Americas

  • United States

Look to Google to solve looming data-center speed challenges

Analysis
May 26, 20226 mins
Data CenterNetworking

Google’s Aquila project is establishing a model for high-performance meshing that can handle the most demanding data-center workloads.

hyperconvergence data center fork in the road decision choice data center briefcase
Credit: Getty Images

When you think of data-center networking, you almost certainly think of Ethernet switches. These gadgets have been the foundation of the data-center network for decades, and there are still more Ethernet switches sold into data-center applications than any other technology.  Network planners, though, are starting to see changes in applications, and those changes are suggesting that it’s time to think a bit harder about data center network options. Your data center is changing, and so should its network.

With the advent of the cloud and cloud-centric development, two disruptors were introduced into our happy and comfortable picture of Ethernet switching in the data center. The first was virtualization, the notion that there wasn’t a 1:1 relationship between a computer and an application, but rather a pool of computers shared the application hosting. The second was componentization, which said that if you wrote applications to be divided into logical pieces, you could run those pieces in parallel, scale them on demand, and replace them seamlessly if they broke. The impact of these on traffic, and so on data-center switching, was huge.

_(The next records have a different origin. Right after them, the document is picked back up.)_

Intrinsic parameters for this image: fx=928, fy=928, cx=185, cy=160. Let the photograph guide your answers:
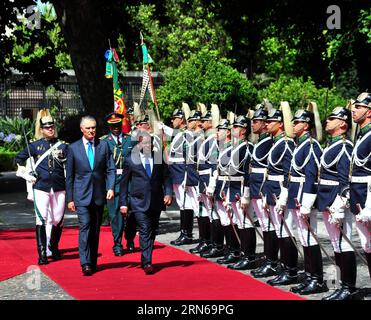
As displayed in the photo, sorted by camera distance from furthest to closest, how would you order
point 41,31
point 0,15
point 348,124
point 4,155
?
point 4,155
point 41,31
point 0,15
point 348,124

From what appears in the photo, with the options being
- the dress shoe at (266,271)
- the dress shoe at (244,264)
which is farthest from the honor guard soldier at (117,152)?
the dress shoe at (266,271)

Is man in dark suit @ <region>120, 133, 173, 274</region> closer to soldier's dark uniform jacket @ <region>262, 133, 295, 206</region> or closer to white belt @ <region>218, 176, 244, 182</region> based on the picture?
white belt @ <region>218, 176, 244, 182</region>

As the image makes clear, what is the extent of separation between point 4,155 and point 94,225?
23789 millimetres

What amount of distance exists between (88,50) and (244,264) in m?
8.72

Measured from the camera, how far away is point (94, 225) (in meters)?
11.9

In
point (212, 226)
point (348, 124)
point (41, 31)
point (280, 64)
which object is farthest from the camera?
point (280, 64)

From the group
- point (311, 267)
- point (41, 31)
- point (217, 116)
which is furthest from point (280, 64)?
point (311, 267)

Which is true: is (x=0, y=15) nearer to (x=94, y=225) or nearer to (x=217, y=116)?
(x=217, y=116)

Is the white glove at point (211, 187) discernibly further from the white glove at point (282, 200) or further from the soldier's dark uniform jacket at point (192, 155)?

Traditional monolithic applications create vertical traffic—flows between users and the data center.  A couple decades ago, things like service buses and inter-application coupling created horizontal traffic.  Componentization and virtualization create mesh traffic, where messages flow in a complex web among a whole series of components.  Since traditional data-center switches create a hierarchy, this mesh traffic stresses the traditional model and promises to break it.

Adding computers in a hierarchical switch network, or the more modern leaf-and-spine networks, is a matter of adding layers as needed. Since this provides any-to-any connectivity, you might wonder what the problem is, and the answer is a combination of latency, blocking, and determinism:

  • Latency is the accumulated delay associated with moving from the source to the destination port, which obviously gets larger as the number of switches you need to transit increases.
  • Blocking is the risk of not having the necessary capacity to support a connection because of trunk/switch congestion.
  • Determinism is a measure of the predictability and consistency of performance.

OK, we need to move to a new model, but what model?  It turns out that there are two new missions for data-center networks to consider: high-performance computing (HPC) and hyperscale data centers.

In HPC the computers and components of applications were performing incredibly complex computing functions, like modeling the impact of a monarch butterfly migration on global climate. This requires a bunch of systems that are run in parallel and are very tightly coupled, with very fast interconnections. This means fast and very deterministic connections, something more like a computer bus or backplane than a network interface. Early solutions to this included InfiniBand and Fibre Channel, both of which are still used today.  Intel introduced Omni-Path as a new-generation HPC technology, and later spun it out as Cornelis Networks.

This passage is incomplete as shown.